Texte fourni -
##############################
Le jazz et la Corée,
le jazz et l’Asie ?
On n’a pas une histoire très longue avec le jazz par
rapport à l’Europe et les États-Unis. Ça fait à peu près une vingtaine
d’années que le jazz existe en Corée. Il n’ y avait pas beaucoup de gens qui
jouaient du jazz. Il n’y a pas vraiment un marché comme en France. Mais ça
commence : on a de plus en plus de musiciens qui étudient à l’étranger. Ils
rentrent et ils enseignent. On a de plus en plus de musique de jazz. Ce n’est
pas vraiment une musique commerciale et populaire mais c’est une musique qui ne
vieillit jamais, qui voyage partout. Quand je joue en Asie il y a toujours des musiciens
de jazz ; des fois je joue avec des musiciens coréens. Je veux présenter
les musiciens étrangers en Corée. Parfois aussi, je joue avec des musiciens
traditionnels coréens.
Quelles sont les
chanteuses que vous aimez, que vous avez plaisir à écouter, qui vous apportent
de l’émotion ?
C’est difficile de citer quelques noms. Ce qui est
exceptionnel avec la voix, c’est que tout le monde peut chanter avec son propre
instrument. Quand j’écoute les chanteuses de rock, de jazz, je prends autant de
plaisir. Bien sûr Ella Fitzgerald et Billie Holiday et toutes les légendes des
voix du jazz, je m’en lasse pas du tout. J’écoute aussi les chanteurs et chanteuses
de pop. Je pense que c’est un instrument très abordable et tout le monde peut
être touché très vite, même si on ne comprend pas la langue. Quand je vois des étrangers
qui viennent en Corée, je suis surprise qu’ils aiment les chants traditionnels
coréens. Quand j’entends quelqu’un qui n’a jamais chanté le jazz
et qui chante un standard, je me rappelle l’année où j’ai enseigné en France au
CIM. Il y avait une chanteuse qui swinguait comme pas possible. Je lui ai
demandé : ‘’pourquoi es-tu là ? tu n’as rien à apprendre’’. Elle
était toute timide… et extraordinaire.
##############################
Enregistrements -
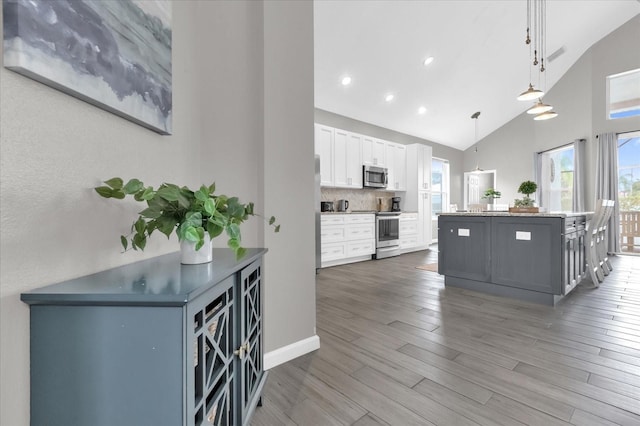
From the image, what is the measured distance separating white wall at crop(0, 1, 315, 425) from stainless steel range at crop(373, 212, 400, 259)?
377cm

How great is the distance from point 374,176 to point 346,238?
1656mm

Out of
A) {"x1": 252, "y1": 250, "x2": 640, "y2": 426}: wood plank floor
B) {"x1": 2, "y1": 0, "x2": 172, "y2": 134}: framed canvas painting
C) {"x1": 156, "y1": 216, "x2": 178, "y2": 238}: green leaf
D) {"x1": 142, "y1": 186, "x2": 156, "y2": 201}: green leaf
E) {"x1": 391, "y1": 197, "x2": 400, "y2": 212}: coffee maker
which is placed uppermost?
{"x1": 2, "y1": 0, "x2": 172, "y2": 134}: framed canvas painting

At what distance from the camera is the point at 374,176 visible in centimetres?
600

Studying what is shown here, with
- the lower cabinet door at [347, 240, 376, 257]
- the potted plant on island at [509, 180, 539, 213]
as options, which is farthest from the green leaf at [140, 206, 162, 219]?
the lower cabinet door at [347, 240, 376, 257]

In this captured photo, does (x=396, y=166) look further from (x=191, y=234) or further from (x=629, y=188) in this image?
(x=191, y=234)

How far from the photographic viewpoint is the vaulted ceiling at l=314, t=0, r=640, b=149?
13.9 ft

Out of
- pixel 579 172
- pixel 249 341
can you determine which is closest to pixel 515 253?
pixel 249 341

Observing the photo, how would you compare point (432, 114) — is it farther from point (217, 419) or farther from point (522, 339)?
point (217, 419)

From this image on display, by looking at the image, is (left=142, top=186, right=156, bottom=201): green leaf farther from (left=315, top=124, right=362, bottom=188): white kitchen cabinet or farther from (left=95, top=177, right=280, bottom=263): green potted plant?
(left=315, top=124, right=362, bottom=188): white kitchen cabinet

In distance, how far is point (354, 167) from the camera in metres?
5.66

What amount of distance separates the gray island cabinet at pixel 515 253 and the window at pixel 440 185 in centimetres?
447

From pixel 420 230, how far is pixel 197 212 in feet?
21.3


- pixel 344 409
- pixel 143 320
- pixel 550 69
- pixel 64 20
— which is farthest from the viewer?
pixel 550 69

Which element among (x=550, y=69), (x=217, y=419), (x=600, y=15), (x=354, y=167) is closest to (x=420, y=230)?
(x=354, y=167)
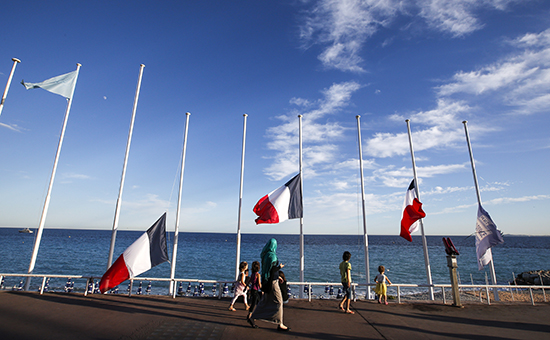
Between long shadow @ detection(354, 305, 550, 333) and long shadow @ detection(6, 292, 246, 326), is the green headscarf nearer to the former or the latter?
long shadow @ detection(6, 292, 246, 326)

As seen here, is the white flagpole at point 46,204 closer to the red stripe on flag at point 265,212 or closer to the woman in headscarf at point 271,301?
the red stripe on flag at point 265,212

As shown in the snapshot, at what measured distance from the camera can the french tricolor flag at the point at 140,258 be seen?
9391 millimetres

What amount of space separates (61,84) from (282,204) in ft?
35.8

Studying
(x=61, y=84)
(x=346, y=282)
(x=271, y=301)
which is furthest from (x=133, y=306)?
(x=61, y=84)

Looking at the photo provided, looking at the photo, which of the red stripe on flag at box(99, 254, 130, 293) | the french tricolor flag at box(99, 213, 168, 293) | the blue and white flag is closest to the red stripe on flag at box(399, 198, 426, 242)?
the blue and white flag

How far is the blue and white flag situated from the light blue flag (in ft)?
63.6

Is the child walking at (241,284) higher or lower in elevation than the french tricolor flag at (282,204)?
lower

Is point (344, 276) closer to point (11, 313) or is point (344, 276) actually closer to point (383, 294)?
point (383, 294)

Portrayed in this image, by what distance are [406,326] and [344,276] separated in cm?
213

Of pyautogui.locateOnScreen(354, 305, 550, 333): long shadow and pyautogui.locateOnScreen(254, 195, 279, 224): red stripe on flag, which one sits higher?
pyautogui.locateOnScreen(254, 195, 279, 224): red stripe on flag

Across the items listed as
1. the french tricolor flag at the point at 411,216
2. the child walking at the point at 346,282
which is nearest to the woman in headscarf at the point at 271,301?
the child walking at the point at 346,282

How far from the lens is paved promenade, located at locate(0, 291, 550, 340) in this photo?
6324 millimetres

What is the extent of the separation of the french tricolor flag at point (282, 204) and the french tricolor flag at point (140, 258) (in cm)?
390

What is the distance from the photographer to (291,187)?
12469 millimetres
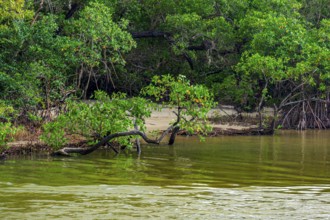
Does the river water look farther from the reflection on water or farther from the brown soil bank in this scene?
the brown soil bank

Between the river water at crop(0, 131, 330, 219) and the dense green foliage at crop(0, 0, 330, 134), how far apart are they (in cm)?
378

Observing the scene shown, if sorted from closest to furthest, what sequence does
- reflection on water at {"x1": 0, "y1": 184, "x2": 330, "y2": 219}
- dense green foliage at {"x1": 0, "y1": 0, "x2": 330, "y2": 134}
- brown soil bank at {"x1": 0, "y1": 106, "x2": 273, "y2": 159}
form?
reflection on water at {"x1": 0, "y1": 184, "x2": 330, "y2": 219}, dense green foliage at {"x1": 0, "y1": 0, "x2": 330, "y2": 134}, brown soil bank at {"x1": 0, "y1": 106, "x2": 273, "y2": 159}

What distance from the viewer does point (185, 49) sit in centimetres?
2462

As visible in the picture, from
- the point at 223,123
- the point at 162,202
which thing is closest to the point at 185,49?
the point at 223,123

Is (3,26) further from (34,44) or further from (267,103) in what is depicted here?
(267,103)

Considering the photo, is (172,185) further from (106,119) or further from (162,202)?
(106,119)

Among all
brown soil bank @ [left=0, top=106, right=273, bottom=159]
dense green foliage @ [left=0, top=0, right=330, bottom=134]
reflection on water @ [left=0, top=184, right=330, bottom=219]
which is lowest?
reflection on water @ [left=0, top=184, right=330, bottom=219]

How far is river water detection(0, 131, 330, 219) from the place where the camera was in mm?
8555

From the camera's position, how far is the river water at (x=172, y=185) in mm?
8555

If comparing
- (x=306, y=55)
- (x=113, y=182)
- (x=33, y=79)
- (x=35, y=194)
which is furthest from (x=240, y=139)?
(x=35, y=194)

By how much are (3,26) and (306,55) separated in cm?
988

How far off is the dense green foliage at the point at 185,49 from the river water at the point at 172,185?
378 cm

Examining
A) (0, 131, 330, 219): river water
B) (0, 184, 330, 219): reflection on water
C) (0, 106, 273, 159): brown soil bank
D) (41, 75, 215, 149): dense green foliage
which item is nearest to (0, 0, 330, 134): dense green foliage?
(0, 106, 273, 159): brown soil bank

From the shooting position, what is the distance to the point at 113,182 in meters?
10.9
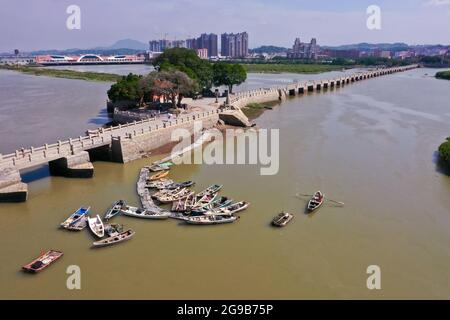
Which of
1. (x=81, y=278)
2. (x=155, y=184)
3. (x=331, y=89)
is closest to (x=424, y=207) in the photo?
(x=155, y=184)

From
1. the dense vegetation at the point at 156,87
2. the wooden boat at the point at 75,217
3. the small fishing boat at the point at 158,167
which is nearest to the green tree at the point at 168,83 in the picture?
the dense vegetation at the point at 156,87

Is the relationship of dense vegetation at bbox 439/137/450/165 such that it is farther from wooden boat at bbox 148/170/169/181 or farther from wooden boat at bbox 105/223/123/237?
wooden boat at bbox 105/223/123/237

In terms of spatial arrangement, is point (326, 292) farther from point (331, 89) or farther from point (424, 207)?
point (331, 89)

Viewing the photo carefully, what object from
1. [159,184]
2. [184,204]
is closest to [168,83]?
[159,184]

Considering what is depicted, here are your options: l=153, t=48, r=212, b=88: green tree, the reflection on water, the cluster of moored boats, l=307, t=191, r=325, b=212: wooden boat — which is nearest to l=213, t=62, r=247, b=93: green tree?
l=153, t=48, r=212, b=88: green tree

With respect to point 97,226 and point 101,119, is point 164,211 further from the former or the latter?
point 101,119

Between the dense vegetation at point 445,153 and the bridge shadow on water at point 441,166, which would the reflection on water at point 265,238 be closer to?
the bridge shadow on water at point 441,166

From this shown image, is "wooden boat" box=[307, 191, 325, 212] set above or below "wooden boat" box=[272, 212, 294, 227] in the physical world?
above
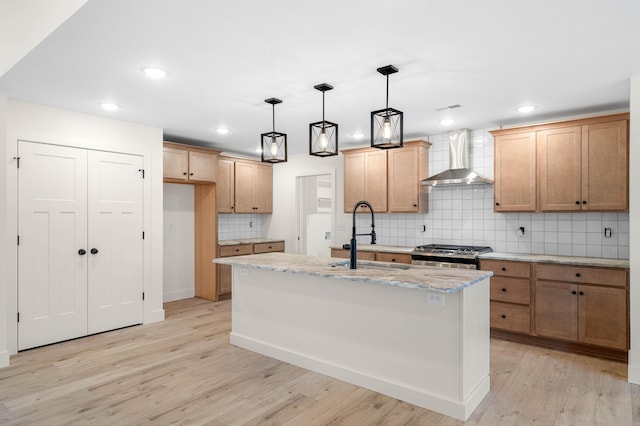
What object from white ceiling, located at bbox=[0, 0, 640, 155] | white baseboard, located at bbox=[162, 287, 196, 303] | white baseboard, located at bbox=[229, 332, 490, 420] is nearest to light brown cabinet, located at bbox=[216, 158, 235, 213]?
white baseboard, located at bbox=[162, 287, 196, 303]

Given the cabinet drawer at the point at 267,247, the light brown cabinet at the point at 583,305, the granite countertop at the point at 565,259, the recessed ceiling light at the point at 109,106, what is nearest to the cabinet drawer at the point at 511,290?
the light brown cabinet at the point at 583,305

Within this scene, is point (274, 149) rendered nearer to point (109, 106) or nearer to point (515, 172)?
point (109, 106)

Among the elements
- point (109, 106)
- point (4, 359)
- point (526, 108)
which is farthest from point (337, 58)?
point (4, 359)

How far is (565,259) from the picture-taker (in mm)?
3941

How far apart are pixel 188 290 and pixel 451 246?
4.07m

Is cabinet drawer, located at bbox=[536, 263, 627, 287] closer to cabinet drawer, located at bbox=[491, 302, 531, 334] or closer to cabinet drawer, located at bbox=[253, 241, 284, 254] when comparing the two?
cabinet drawer, located at bbox=[491, 302, 531, 334]

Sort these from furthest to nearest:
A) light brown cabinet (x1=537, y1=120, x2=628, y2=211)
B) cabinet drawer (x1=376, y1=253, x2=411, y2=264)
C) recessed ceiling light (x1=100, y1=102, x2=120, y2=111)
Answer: cabinet drawer (x1=376, y1=253, x2=411, y2=264)
recessed ceiling light (x1=100, y1=102, x2=120, y2=111)
light brown cabinet (x1=537, y1=120, x2=628, y2=211)

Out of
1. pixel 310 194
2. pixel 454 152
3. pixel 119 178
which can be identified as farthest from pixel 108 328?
pixel 454 152

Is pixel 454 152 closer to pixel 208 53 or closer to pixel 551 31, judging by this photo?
pixel 551 31

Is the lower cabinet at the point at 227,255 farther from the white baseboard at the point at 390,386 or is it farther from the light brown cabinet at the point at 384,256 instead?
the white baseboard at the point at 390,386

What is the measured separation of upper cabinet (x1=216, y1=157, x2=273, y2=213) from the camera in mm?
6102

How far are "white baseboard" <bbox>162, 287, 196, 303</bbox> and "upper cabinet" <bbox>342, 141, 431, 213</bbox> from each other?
2.82m

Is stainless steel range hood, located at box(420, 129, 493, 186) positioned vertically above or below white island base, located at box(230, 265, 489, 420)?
above

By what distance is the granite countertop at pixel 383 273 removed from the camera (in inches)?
99.0
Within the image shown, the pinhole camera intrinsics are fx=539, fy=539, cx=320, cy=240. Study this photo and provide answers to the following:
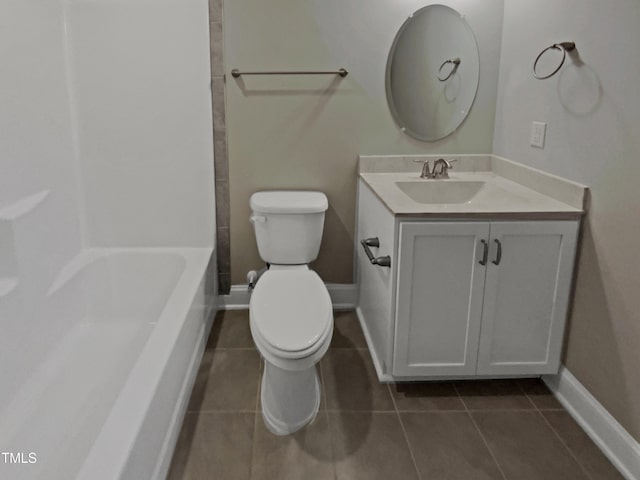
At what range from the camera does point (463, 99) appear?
286 cm

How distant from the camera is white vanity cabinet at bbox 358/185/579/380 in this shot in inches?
83.4

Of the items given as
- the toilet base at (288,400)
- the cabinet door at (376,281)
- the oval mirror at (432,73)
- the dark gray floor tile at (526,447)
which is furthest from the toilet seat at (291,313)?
the oval mirror at (432,73)

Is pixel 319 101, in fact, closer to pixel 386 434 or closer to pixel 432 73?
pixel 432 73

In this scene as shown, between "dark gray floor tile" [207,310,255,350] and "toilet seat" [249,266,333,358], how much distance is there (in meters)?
0.53

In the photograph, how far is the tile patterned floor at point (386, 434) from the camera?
73.7 inches

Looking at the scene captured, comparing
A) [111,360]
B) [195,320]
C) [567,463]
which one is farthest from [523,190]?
[111,360]

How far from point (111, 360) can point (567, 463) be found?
1.88 m

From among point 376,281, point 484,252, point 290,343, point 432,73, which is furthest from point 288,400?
point 432,73

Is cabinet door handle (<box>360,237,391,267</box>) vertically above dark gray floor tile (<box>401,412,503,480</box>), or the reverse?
cabinet door handle (<box>360,237,391,267</box>)

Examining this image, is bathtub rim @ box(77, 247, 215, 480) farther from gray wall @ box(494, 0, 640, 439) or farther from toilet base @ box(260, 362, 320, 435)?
gray wall @ box(494, 0, 640, 439)

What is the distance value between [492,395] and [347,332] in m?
0.84

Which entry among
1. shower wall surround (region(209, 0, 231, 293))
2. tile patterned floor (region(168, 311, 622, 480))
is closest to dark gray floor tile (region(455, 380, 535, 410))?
tile patterned floor (region(168, 311, 622, 480))

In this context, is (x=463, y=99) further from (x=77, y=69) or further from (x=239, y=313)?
(x=77, y=69)

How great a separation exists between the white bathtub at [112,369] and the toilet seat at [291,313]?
31cm
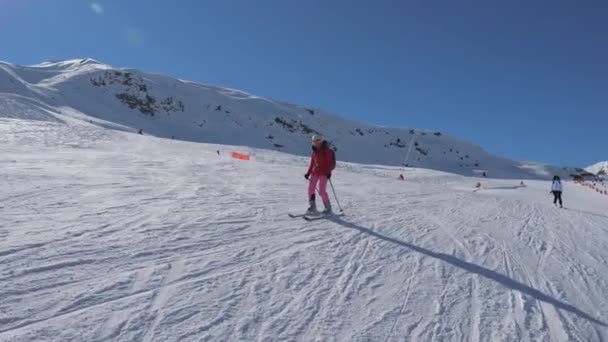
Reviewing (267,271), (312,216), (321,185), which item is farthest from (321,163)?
(267,271)

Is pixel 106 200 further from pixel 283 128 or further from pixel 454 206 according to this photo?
pixel 283 128

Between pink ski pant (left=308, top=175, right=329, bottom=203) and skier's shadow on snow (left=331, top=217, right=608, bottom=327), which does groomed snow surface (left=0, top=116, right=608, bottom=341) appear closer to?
skier's shadow on snow (left=331, top=217, right=608, bottom=327)

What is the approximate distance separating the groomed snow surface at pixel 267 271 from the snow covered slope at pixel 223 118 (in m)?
46.3

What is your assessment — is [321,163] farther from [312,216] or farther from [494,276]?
[494,276]

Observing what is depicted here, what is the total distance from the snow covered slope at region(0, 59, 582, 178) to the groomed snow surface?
152 feet

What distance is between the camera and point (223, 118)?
230ft

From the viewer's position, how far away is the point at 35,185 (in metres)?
10.3

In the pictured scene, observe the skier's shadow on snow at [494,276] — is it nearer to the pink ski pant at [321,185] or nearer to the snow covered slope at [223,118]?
the pink ski pant at [321,185]

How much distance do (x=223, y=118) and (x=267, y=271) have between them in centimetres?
6600

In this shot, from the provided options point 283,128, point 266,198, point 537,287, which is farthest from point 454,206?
point 283,128

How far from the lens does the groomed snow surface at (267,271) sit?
4434 mm

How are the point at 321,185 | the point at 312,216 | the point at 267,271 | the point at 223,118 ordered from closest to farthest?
1. the point at 267,271
2. the point at 312,216
3. the point at 321,185
4. the point at 223,118

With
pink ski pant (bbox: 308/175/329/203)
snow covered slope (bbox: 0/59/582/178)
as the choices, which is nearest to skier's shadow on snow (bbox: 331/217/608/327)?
pink ski pant (bbox: 308/175/329/203)

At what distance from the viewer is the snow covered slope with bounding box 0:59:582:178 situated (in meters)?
59.4
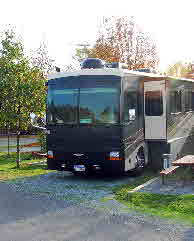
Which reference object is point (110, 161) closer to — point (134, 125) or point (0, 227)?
point (134, 125)

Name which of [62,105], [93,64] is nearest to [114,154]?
[62,105]

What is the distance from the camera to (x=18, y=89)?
15.8 metres

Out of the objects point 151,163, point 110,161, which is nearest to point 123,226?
point 110,161

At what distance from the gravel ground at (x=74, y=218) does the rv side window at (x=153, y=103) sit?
3218 mm

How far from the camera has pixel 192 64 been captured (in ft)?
158

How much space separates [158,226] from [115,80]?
5.49 m

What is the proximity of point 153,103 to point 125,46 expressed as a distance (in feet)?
73.7

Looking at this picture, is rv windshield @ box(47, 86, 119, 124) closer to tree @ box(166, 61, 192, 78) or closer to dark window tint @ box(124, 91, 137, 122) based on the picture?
dark window tint @ box(124, 91, 137, 122)

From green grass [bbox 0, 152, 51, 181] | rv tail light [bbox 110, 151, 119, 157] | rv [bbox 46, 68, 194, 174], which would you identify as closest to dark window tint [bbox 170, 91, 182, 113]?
rv [bbox 46, 68, 194, 174]

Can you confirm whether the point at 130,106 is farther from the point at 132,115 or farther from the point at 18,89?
the point at 18,89

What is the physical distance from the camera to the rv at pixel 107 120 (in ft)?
39.3

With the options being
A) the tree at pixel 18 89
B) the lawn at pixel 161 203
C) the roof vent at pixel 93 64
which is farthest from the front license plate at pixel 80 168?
the tree at pixel 18 89

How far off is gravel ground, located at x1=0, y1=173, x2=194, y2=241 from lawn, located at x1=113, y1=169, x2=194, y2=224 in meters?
0.31

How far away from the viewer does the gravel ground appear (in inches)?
280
##############################
Consigne 1 - D'après l'entretien sur le jazz en Corée, depuis combien de temps environ le jazz existe-t-il en Corée ?
Consigne 2 - Rédigez la suite de l'entretien sur le jazz en Corée, à partir de sa dernière phrase.

Réponse 1 - Depuis une vingtaine d'années environ.

Réponse 2 -
À Souillac
vous allez chanter sur une place, devant une majestueuse abbaye romane. Le lieu
a-t-il une importance pour vous ?
Chaque lieu a un esprit. Quand on a joué à Paimpol, on a
ressenti ça : on est plus proche de la nature même si c’est un endroit
construit. On sent tout de suite l’histoire ; je sens une énergie plus
forte. Quand on est sur scène, on sait des choses : je peux savoir un
petit peu si ça va bien se passer ou pas. Avec les gens, il y a une énergie qui
circule. Et une abbaye je perçois des choses, de l’énergie, c’est très physique.
Merci beaucoup.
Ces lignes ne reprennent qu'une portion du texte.